╭──

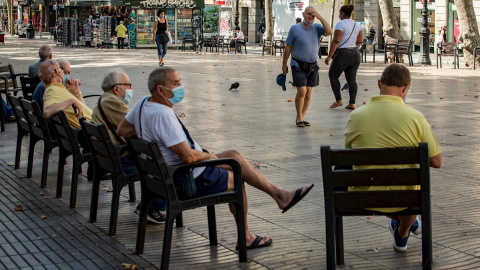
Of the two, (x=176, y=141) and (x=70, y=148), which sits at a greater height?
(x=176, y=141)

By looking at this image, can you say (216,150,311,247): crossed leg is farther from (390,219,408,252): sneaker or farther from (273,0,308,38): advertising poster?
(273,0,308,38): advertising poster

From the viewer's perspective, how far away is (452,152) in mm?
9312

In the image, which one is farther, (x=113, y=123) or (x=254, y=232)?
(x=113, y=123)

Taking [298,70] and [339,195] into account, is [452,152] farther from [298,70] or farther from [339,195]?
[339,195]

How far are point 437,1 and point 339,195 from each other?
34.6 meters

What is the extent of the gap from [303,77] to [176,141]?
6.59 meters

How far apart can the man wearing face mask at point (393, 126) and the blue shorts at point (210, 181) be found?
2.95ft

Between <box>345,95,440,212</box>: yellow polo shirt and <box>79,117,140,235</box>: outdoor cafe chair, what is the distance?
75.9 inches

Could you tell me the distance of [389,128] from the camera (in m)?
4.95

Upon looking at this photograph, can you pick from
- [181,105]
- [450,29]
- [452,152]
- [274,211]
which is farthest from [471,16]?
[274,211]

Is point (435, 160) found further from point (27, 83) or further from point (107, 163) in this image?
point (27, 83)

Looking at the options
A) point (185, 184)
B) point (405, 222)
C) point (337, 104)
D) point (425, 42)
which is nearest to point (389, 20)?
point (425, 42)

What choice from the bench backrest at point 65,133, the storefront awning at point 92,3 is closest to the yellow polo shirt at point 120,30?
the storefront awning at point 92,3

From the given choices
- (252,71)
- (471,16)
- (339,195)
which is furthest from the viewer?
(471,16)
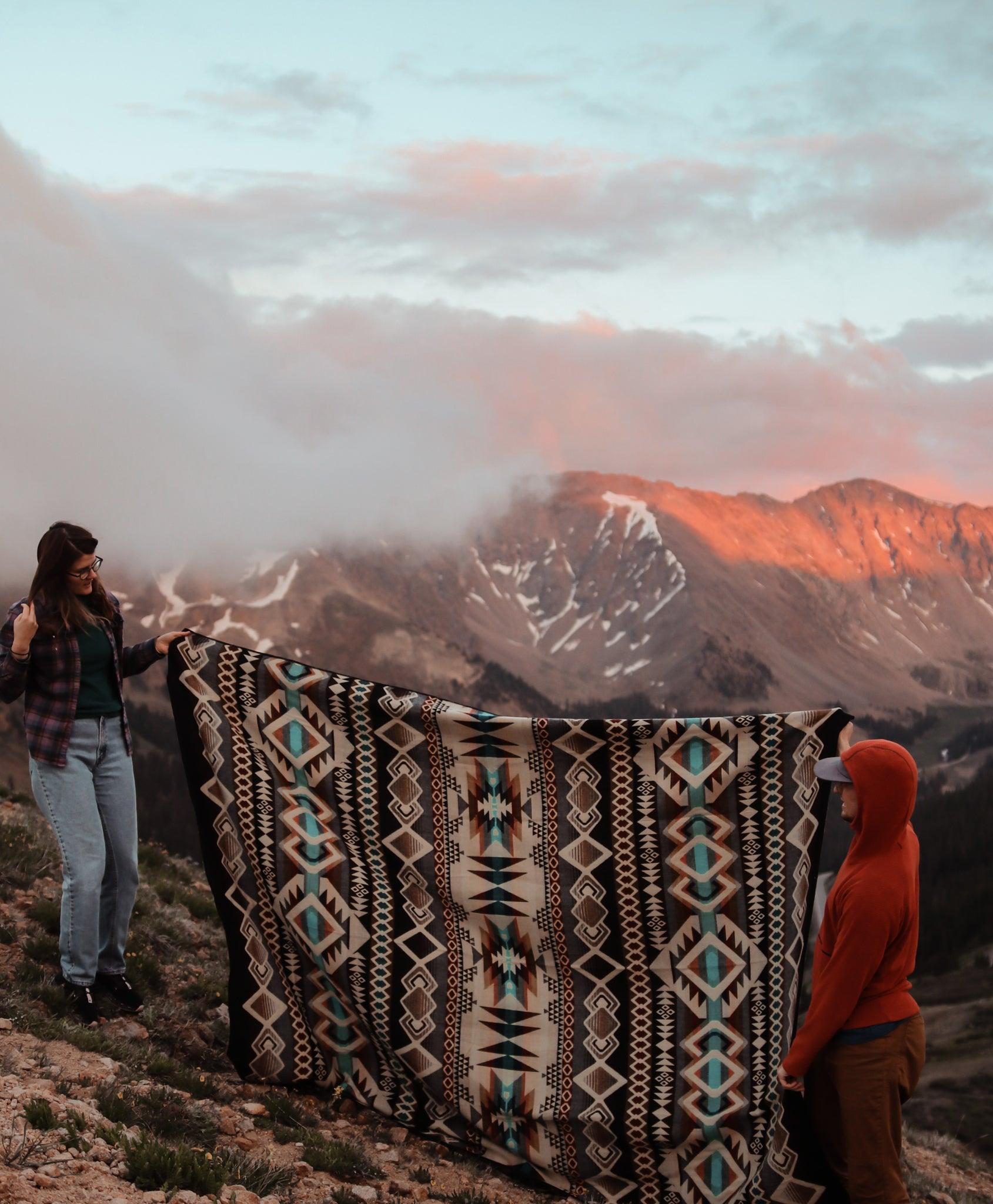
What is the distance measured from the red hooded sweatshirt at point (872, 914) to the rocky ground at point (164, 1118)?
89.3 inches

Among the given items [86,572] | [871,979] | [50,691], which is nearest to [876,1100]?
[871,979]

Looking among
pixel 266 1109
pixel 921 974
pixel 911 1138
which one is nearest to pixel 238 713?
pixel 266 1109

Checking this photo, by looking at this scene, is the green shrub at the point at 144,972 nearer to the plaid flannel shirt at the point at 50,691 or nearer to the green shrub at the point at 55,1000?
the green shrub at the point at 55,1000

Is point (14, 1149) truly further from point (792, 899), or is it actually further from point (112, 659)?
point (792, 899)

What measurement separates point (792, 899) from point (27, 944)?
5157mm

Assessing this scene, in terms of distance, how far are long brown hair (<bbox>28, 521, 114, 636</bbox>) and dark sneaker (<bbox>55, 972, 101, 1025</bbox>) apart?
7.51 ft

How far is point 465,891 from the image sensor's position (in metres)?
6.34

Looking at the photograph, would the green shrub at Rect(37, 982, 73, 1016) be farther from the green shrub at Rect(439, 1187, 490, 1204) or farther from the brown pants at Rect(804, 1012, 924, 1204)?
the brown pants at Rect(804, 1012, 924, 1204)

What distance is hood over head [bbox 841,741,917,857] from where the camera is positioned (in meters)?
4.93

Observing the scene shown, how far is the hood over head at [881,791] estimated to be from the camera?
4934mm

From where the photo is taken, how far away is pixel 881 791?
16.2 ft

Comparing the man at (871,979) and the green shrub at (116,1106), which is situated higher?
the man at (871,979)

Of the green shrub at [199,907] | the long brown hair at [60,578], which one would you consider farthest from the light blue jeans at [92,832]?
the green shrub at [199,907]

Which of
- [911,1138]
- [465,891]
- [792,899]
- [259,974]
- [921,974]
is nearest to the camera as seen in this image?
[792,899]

╰──

• _EXERCISE TASK_: Copy every record above exactly, leaving out the pictures.

• _RESPONSE TO THIS TASK_:
Of the two, (x=176, y=141) and (x=70, y=148), which sits at a greater height?
(x=176, y=141)

By looking at this image, can you say (216,150,311,247): crossed leg is farther from (390,219,408,252): sneaker or farther from (273,0,308,38): advertising poster?
(273,0,308,38): advertising poster

From the viewer's perspective, how far away is (452,152) in mm?
9312

In the image, which one is farther, (x=113, y=123) or (x=254, y=232)?
(x=113, y=123)

Taking [298,70] and [339,195] into account, is [452,152] farther from [298,70] or farther from [339,195]?
[339,195]

How far are point 437,1 and point 339,195 from each other?
34.6 meters

What is the extent of the gap from [303,77] to [176,141]?
6.59 meters

How far apart can the man wearing face mask at point (393, 126) and the blue shorts at point (210, 181) be found?
2.95ft

Between <box>345,95,440,212</box>: yellow polo shirt and <box>79,117,140,235</box>: outdoor cafe chair, what is the distance?
75.9 inches

Could you tell me the distance of [389,128] from the camera (in m)?
4.95

Upon looking at this photograph, can you pick from
- [181,105]
- [450,29]
- [452,152]
- [274,211]
which is farthest from [471,16]?
[274,211]

Is point (435, 160) found further from point (27, 83) or further from point (107, 163) in this image?
point (27, 83)

Looking at the options
A) point (185, 184)
B) point (405, 222)
C) point (337, 104)
D) point (425, 42)
which is nearest to point (389, 20)?
point (425, 42)

What choice from the bench backrest at point 65,133, the storefront awning at point 92,3 is closest to the yellow polo shirt at point 120,30?
the storefront awning at point 92,3

From the given choices
- (252,71)
- (471,16)
- (339,195)
which is furthest from the viewer?
(471,16)
What is the distance measured from the red hooded sweatshirt at point (872, 914) to the rocky ground at point (164, 1118)?
89.3 inches

Among the given items [86,572] | [871,979] | [50,691], which is nearest to [876,1100]?
[871,979]

Looking among
pixel 266 1109
pixel 921 974
pixel 911 1138
which one is nearest to pixel 238 713?
pixel 266 1109

Checking this photo, by looking at this scene, is the green shrub at the point at 144,972 nearer to the plaid flannel shirt at the point at 50,691 or nearer to the green shrub at the point at 55,1000?
the green shrub at the point at 55,1000

Is point (14, 1149) truly further from point (792, 899), or is it actually further from point (112, 659)?
point (792, 899)

What measurement separates point (792, 899) from point (27, 944)?
5157mm

Assessing this scene, in terms of distance, how far are long brown hair (<bbox>28, 521, 114, 636</bbox>) and dark sneaker (<bbox>55, 972, 101, 1025</bbox>) apart?
7.51 ft

How far is point 465,891 from the image sensor's position (in metres)?
6.34

Looking at the photograph, would the green shrub at Rect(37, 982, 73, 1016) be farther from the green shrub at Rect(439, 1187, 490, 1204) or farther from the brown pants at Rect(804, 1012, 924, 1204)?
the brown pants at Rect(804, 1012, 924, 1204)

What distance is hood over head [bbox 841,741,917,857] from where the camera is positioned (in meters)?
4.93

Observing the scene shown, how far is the hood over head at [881,791] estimated to be from the camera?
4934mm

From where the photo is taken, how far away is pixel 881 791?
16.2 ft

Comparing the man at (871,979) and the green shrub at (116,1106), which is situated higher?
the man at (871,979)

Of the green shrub at [199,907] | the long brown hair at [60,578], which one would you consider farthest from the light blue jeans at [92,832]?
the green shrub at [199,907]

Which of
- [911,1138]
- [465,891]
- [792,899]
- [259,974]
- [921,974]
is nearest to the camera as seen in this image?
[792,899]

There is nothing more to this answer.